Re: [PATCH V2 7/8] vfio/pci: Support dynamic MSI-x

From: Alex Williamson
Date: Tue Apr 04 2023 - 14:44:28 EST


On Tue, 4 Apr 2023 10:29:14 -0700
Reinette Chatre <reinette.chatre@xxxxxxxxx> wrote:

> Hi Kevin,
>
> On 4/3/2023 8:51 PM, Tian, Kevin wrote:
> >> From: Alex Williamson <alex.williamson@xxxxxxxxxx>
> >> Sent: Tuesday, April 4, 2023 11:19 AM
> >>>
> >>> Thank you very much for your guidance. I will digest this some more and
> >>> see how wrappers could be used.
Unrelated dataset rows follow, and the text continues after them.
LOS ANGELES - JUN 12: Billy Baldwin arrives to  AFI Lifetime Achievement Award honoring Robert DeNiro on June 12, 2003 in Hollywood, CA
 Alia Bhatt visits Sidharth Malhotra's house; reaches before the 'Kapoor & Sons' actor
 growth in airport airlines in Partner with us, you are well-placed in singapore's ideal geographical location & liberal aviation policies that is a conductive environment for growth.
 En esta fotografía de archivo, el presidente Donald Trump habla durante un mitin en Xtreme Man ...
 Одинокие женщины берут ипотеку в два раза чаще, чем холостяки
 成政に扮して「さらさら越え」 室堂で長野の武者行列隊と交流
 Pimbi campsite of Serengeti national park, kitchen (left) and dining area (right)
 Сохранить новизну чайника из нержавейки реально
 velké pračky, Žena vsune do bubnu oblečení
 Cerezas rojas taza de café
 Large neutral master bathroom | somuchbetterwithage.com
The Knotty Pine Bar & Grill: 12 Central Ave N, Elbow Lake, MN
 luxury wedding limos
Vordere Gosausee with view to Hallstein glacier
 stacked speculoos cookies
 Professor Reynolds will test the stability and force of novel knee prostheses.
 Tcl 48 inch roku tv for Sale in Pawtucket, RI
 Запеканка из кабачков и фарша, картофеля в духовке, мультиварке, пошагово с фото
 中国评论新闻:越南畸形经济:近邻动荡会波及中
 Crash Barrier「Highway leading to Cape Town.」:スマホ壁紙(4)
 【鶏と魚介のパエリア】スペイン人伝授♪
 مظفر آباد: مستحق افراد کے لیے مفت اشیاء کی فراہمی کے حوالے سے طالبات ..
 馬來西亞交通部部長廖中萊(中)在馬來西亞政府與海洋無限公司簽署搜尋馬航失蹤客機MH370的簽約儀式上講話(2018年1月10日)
In the mean time while trying to think
> >> how
> >>> to unify this code I do think there is an issue in this patch in that
> >>> the get_cached_msi_msg()/pci_write_msi_msg()
> >>> should not be in an else branch.
> >>>
> >>> Specifically, I think it needs to be:
> >>> if (msix) {
> >>> if (irq == -EINVAL) {
> >>> /* dynamically allocate interrupt */
> >>> }
> >>> get_cached_msi_msg(irq, &msg);
> >>> pci_write_msi_msg(irq, &msg);
> >>> }
> >>
> >> Yes, that's looked wrong to me all along, I think that resolves it.
> >> Thanks,
> >>
> >
> > Do you mind elaborating why this change is required? I thought
> > pci_msix_alloc_irq_at() will compose a new msi message to write
> > hence no need to get cached value again in that case...
>
> With this change an interrupt allocated via pci_msix_alloc_irq_at()
> is treated the same as an interrupt allocated via pci_alloc_irq_vectors().
>
> get_cached_msi_msg()/pci_write_msi_msg() is currently called for
> every allocated interrupt and this snippet intends to maintain
> this behavior.
>
> One flow I considered that made me think this is fixing a bug is
> as follows:
> Scenario A (current behavior):
> - host/user enables vectors 0, 1, 2 ,3 ,4
> - kernel allocates all interrupts via pci_alloc_irq_vectors()
> - get_cached_msi_msg()/pci_write_msi_msg() is called for each interrupt

In this scenario, I think the intention is that there's non-zero
time since pci_alloc_irq_vectors() such that a device reset or other
manipulation of the vector table may have occurred, therefore we're
potentially restoring the programming of the vector table with this
get/write.

> Scenario B (this series):
> - host/user enables vector 0
> - kernel allocates interrupt 0 via pci_alloc_irq_vectors()
> - get_cached_msi_msg()/pci_write_msi_msg() is called for interrupt 0
> - host/user enables vector 1
> - kernel allocates interrupt 1 via pci_msix_alloc_irq_at()
> - get_cached_msi_msg()/pci_write_msi_msg() is NOT called for interrupt 1
> /* This seems a bug since host may expect same outcome as in scenario A */
>
> I am not familiar with how the MSI messages are composed though and I surely
> could have gotten this wrong. I would like to learn more after you considered
> the motivation for this change.

I think Kevin has a point, if it's correct that we do this get/write in
order to account for manipulation of the device since we wrote into the
vector table via either pci_alloc_irq_vectors() or
pci_msix_alloc_irq_at(), then it really only makes sense to do that
restore if we haven't allocated the irq and written the vector table
immediately prior. Thanks,

Alex